The great distraction?

January 10, 2020   ·   0 Comments

By Laura Campbell

Word on the street is that more war might be coming to the Middle East. Certainly there could be intense escalation of ongoing conflict between Pro-U.S. and Pro-Iran factions, and whether that results in full scale war, only time will tell. After President Trump cancelled the Iran-nuclear deal in May of 2018, there was consensus among most experts and observers that the consequences of that decision would unfold quickly. And here we are. 

For those of us still in complete dismay over the fact that so many died in Iraq and Afghanistan in the years after 2001, the thought of a new war in the Middle East makes our heads spin. Consider the more recent destruction of Syria, of Yemen, of Iraq (again)… nations still engulfed in full-scale war or barely in recovery mode. And for what? What has this all been for? Stability? And for whom? And to what end? There are many possible answers to these questions, and they are important. But what I want to linger on is this: in some ways what we are witnessing in these early days of 2020 are the intersection between the crises of the ‘old world’ and the greater human struggle to save our planet. And since our leaders don’t have the willpower or the honest capacity to deal with the latter problem, on goes business as usual in other arenas. 

Donald Trump, his joint chiefs of staff, the entire political establishment of the Western world (all but Prime Minister Scott Morrison of Australia) are perhaps seeing this latest episode in tensions as an opportunity to deflect the scorn of the many millions of us who are witnessing an entire country burn in bushfire. 

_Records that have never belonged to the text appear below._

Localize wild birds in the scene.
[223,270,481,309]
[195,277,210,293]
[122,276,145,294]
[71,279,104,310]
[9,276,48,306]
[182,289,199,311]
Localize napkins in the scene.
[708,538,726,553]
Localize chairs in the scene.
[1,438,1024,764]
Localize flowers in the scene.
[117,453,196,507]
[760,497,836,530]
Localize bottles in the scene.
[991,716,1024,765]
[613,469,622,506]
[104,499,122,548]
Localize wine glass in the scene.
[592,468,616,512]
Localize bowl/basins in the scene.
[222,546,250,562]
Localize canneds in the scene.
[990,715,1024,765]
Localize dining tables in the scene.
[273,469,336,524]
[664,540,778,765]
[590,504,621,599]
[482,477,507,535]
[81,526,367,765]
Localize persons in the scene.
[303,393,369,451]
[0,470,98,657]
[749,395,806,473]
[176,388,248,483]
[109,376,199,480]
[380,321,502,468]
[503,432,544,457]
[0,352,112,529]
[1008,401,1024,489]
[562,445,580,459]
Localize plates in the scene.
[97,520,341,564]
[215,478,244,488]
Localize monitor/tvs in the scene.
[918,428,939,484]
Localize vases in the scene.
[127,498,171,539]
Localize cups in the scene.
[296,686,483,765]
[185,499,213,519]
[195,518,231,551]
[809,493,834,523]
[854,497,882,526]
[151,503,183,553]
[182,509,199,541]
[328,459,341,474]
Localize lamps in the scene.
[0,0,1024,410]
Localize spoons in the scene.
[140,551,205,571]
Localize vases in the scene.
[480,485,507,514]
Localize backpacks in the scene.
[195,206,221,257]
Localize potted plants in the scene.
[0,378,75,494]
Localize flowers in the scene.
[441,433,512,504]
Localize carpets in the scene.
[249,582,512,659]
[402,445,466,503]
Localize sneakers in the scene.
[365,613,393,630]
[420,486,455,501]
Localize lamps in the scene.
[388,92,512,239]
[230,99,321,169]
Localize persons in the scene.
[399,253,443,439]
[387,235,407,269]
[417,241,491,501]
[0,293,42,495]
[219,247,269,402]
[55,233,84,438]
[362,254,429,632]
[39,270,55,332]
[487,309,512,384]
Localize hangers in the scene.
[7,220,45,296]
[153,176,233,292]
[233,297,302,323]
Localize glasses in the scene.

Indeed, few leaders were free from sharp criticism in 2019 where it concerned environmental protection. But for Trump especially, the war-mongering and perhaps imminent conflict with Iran is an opportunity to change the ‘conversation’ away from his impeachment.  The establishment in the United States simply can’t accept ‘an attack against national interests/security’ without a retaliatory response. To advocate for cooler heads, for ‘talking,’ in the wake of an attack is blasphemous in some ways. The fact that half of the Democratic primary contestants did not rule out war with Iran (Biden, Buttigieg, for instance) in the wake of the missile strikes on U.S. military locations in Iraq on Monday should tell us that the instinctual bid for war is always at play. But Trump doesn’t even need a full-scale war to distract Americans from his crimes; musings by all of the media on the mere possibility of war is quite enough. 

The two leading international headlines of the new year, tensions with Iran and the Australian bushfires, are on the surface completely unrelated, but our responses to them tell us a lot about the times we are living in. Indeed, the mechanics of traditional international relations simply can’t deal with climate change. And climate change is truly at the heart of the story where it comes to the bushfires. Watching this catastrophe unfold allows us to witness the new reality in a time of climate chaos. There are bits of collaboration and carbon trading schemes here and there- but there is almost no likelihood of ‘enforcement’ mechanisms being put in place around carbon emissions. That’s because the strongest international powers are also the biggest polluters. 

But those very same mechanics of international relations will go on operating as they always have across the world where it comes to ‘rogue regimes’ and the Western World’s response to them. There has never been much deviation from this pattern of thinking – perhaps only briefly in the 1990s, scholars wondered whether war would be avoided for good as communism collapsed. For example, Francis Fukuyama famously declared that we were witnessing ‘the end of history’ – that nation states and the tensions between them would be eliminated by globalization and technology. Of course very quickly, this suggestion was made irrelevant by continued and even more complicated conflicts that defied conventional responses. 

But as with everything, these two issues are about perception. My instagram generation sees the bushfires as the most pressing global crisis at this very moment. There is something about watching our coveted vacation destinations burn relentlessly with untold wildlife loss that hits deeply at the core of our values. It is unlikely that Iran’s continued ‘proxy war’ with Saudi Arabia in Yemen has given any of us pause in the same way that climate change disasters have. And perhaps, for leaders like Trump and even those seemingly concerned about climate change, like Trudeau, this more traditional ‘international challenge’ must be used to show their leadership. The reporters will naturally ask, ‘what will be our response?’ and at some level, the answers will be honest. Canada and the EU will wait and see. They will in earnest attempt to smooth over tensions. And while Trump is unpredictable, I don’t believe that Iran will commit any major strategic blunders, so it might be possible to indeed smooth over tensions.

It’s not in any way possible to prevent natural disasters in the same way. Nor is it as easy to shift our entire ways of life, our entire economies into a truly sustainable direction. Leadership is nowhere to be found on climate change. A possible war with Iran provides that familiar terrain upon which important decisions can be made. 

This is the greatest distraction none of us need or want. As far as I’m concerned, all of humanity needs to unite around solutions to the climate catastrophe. 

Unfortunately, precedents show that this is wishful thinking.